The imaging team, based at the University of Arizona, Tucson, sacrificed the redundancy of the system in an attempt to get as much data as possible from Titan. Instead of sending the same pictures twice they interleaved them across both channels, with successive images being sent to alternating receivers on Cassini. If it had worked, they would have got 700 images.

"They chose to fly without a parachute," says Southwood. "But as a scientist, I would have done exactly the same." And because the pictures were alternated between the two channels, the scientists still have a continuous pictorial record of the descent.

What about the wind speed measurements?

The Doppler Wind Experiment was designed to calculate the direction and strength of Titan's winds, to find out more about the moon's weather and to precisely plot Huygens' trajectory and landing point.

As the probe fell away from Cassini, its microwave transmissions were 'stretched' slightly - Cassini would have picked up a lower frequency than Huygens actually sent.
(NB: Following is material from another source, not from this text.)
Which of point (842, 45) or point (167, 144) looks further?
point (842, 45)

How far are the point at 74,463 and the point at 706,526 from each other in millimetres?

This tiny Doppler effect, similar to the changing tone of a police siren as it passes on the street, can be related directly to the probe's motion.

“"I'm extremely anxious to learn lessons from this.”

David Southwood
Director of Science, ESA

But the effect is so small that it can only be discerned if both transmitter and receiver operate at an extremely regular frequency. To achieve this stability, one of the two data transmitters was fitted with an ultra-stable oscillator (USO).

Weight constraints prevented both transmitters from being fitted with a USO. But this made the experiment dependent on a single channel - the channel that Cassini failed to pick up.

Fortunately, a network of radio telescopes on Earth picked up the signal from the ultra-stable transmitter directly. This should allow scientists to reconstruct the craft's flight path within the next two weeks, "although it will require a huge amount of number crunching," says Southwood.